▸ Try it: Exactly as written, please set down all of the entries again, with no pictures.

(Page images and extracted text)
________

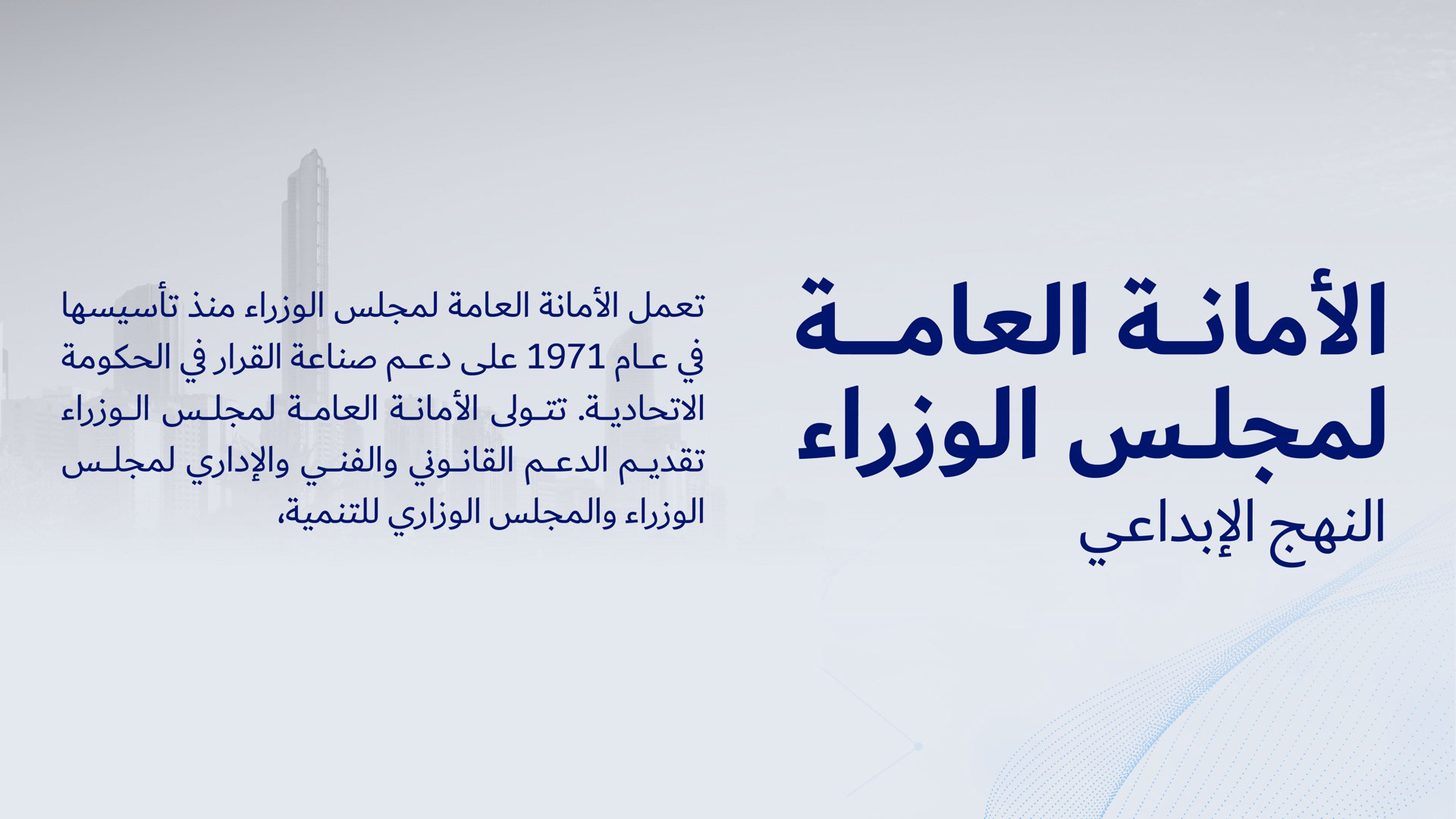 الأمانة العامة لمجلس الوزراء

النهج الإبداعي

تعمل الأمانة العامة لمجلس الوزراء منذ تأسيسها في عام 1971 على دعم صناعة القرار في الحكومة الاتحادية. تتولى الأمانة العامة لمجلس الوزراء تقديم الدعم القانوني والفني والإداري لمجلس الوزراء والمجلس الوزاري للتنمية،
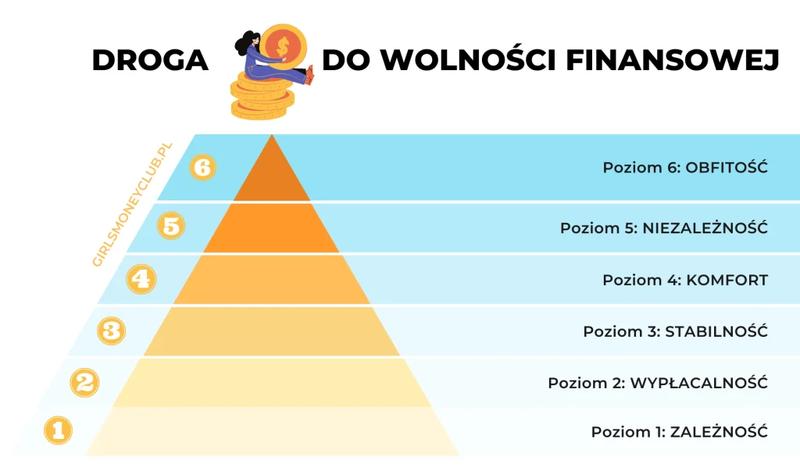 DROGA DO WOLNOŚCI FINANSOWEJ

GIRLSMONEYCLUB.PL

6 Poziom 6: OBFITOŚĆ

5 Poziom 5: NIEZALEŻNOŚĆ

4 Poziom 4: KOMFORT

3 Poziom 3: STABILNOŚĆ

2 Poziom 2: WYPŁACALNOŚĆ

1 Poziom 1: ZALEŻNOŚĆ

________

▸ Expected output:
 الأمانة العامة لمجلس الوزراء

النهج الإبداعي

تعمل الأمانة العامة لمجلس الوزراء منذ تأسيسها في عام 1971 على دعم صناعة القرار في الحكومة الاتحادية. تتولى الأمانة العامة لمجلس الوزراء تقديم الدعم القانوني والفني والإداري لمجلس الوزراء والمجلس الوزاري للتنمية،
 DROGA DO WOLNOŚCI FINANSOWEJ

GIRLSMONEYCLUB.PL

6 Poziom 6: OBFITOŚĆ

5 Poziom 5: NIEZALEŻNOŚĆ

4 Poziom 4: KOMFORT

3 Poziom 3: STABILNOŚĆ

2 Poziom 2: WYPŁACALNOŚĆ

1 Poziom 1: ZALEŻNOŚĆ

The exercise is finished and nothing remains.